Fajarnews.co, Tenggarong – Pemerintah Kabupaten Kutai Kartanegara menunjukkan perhatian serius terhadap kelompok rentan dalam forum Musyawarah Perencanaan Pembangunan (Musrenbang) RKPD 2026. Bertempat di Ruang Rapat Ing Martadipura pada 22 April 2025, forum ini mengangkat isu inklusi sosial sebagai tema penting. Bupati Kukar Edi Damansyah secara langsung menekankan urgensi pembangunan yang menjangkau semua kalangan.
“Kita tidak ingin ada warga yang tertinggal dari pembangunan hanya karena keterbatasan fisik atau sosial. Fasilitas umum yang inklusif dan aksesibilitas yang merata harus menjadi prioritas,” ujar Edi Damansyah di hadapan peserta. Ucapan tersebut menegaskan arah baru pembangunan yang lebih humanis.
Sejumlah usulan dari peserta mengemuka, terutama terkait kebutuhan infrastruktur yang ramah bagi penyandang disabilitas. Mereka menyampaikan pentingnya penyediaan trotoar ramah kursi roda dan layanan publik yang mudah diakses oleh semua pihak. Kebutuhan ini dinilai mendesak dan wajib masuk dalam prioritas pembangunan.
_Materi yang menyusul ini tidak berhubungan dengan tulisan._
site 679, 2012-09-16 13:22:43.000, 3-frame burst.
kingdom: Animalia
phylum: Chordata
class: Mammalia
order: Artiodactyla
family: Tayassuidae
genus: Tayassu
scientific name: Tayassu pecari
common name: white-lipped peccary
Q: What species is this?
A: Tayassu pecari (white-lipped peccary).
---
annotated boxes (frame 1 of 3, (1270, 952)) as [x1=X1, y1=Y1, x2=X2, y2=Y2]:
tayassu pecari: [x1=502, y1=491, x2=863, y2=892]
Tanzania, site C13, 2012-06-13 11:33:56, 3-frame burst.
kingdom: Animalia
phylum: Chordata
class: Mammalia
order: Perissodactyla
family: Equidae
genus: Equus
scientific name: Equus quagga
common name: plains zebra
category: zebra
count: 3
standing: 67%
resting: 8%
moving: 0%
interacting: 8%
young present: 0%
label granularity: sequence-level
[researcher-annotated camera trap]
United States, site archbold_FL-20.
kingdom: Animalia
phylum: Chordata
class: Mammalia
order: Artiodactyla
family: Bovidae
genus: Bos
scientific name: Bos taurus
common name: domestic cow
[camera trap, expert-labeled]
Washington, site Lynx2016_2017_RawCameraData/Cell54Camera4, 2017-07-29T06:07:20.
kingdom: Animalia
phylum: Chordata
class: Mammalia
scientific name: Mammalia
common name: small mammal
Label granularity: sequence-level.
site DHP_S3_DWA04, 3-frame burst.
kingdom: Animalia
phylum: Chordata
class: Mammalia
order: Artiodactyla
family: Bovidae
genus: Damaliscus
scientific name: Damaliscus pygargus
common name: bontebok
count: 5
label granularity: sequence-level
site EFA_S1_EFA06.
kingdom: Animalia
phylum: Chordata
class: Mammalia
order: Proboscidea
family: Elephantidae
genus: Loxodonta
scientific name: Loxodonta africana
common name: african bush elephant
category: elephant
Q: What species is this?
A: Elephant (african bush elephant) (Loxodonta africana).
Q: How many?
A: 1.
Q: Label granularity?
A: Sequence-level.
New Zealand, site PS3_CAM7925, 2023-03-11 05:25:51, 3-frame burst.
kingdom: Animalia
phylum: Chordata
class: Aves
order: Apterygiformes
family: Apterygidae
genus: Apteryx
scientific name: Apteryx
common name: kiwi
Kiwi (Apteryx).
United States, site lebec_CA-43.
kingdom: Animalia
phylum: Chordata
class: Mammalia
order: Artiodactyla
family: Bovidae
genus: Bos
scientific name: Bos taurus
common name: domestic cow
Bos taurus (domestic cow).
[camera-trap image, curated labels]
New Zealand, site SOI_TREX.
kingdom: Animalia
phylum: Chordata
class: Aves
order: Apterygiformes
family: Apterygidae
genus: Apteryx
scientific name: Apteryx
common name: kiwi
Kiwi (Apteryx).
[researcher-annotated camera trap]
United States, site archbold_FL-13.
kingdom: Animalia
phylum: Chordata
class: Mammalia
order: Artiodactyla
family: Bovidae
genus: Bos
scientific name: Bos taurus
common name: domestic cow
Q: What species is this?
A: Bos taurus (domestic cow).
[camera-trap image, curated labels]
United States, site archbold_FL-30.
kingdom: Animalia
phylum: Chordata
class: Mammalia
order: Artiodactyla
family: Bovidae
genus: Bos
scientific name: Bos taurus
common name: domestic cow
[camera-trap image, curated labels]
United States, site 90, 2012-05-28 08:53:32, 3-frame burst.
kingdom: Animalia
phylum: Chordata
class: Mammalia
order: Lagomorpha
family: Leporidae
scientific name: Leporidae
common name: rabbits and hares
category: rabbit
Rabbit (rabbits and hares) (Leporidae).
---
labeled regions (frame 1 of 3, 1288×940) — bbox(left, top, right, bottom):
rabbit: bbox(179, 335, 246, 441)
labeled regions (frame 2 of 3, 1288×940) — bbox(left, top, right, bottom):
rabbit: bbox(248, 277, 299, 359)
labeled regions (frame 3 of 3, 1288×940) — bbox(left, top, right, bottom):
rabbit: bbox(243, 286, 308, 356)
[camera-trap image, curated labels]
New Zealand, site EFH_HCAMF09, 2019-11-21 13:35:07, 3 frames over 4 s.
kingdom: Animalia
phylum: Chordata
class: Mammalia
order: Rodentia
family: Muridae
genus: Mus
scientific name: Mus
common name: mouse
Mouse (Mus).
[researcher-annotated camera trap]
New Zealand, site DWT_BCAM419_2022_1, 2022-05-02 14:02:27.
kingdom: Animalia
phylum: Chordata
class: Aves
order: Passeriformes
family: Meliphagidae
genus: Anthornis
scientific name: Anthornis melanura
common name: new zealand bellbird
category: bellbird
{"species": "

Selain itu, pembahasan mengenai konektivitas antarwilayah dan ketahanan pangan turut menjadi agenda Musrenbang. Namun, isu inklusi sosial tetap menjadi pembahasan paling menonjol di antara para peserta. Pemerintah daerah didorong untuk segera menindaklanjuti hasil forum dengan aksi nyata.
Musrenbang kali ini tidak hanya menghasilkan daftar program, tetapi juga merumuskan kebijakan berdasarkan kebutuhan nyata masyarakat. Forum ini membuka ruang diskusi tematik lanjutan untuk memperdalam isu-isu prioritas yang muncul. Langkah ini dinilai sebagai pendekatan strategis dan partisipatif.
Bupati Edi menegaskan bahwa RKPD 2026 harus menjadi dokumen kerja, bukan sekadar formalitas. “Sinergi antarpemerintah harus ditindaklanjuti dengan aksi. Ini bukan hanya soal anggaran, tapi soal keberpihakan kepada mereka yang paling membutuhkan,” katanya.
Dengan prinsip inklusif dan partisipatif, Pemkab Kukar berharap pembangunan ke depan tidak meninggalkan siapa pun di belakang. Kebijakan yang dilahirkan dari Musrenbang ini diharapkan menjadi cermin keadilan sosial. Kelompok disabilitas dan marginal pun harus mendapat porsi perhatian yang setara.
Pemerintah daerah optimistis bahwa melalui proses ini, RKPD 2026 mampu menjawab tantangan sosial dan meningkatkan kualitas hidup masyarakat secara menyeluruh. Keterlibatan semua pihak dianggap kunci utama dalam mewujudkan pembangunan yang berkelanjutan dan adil.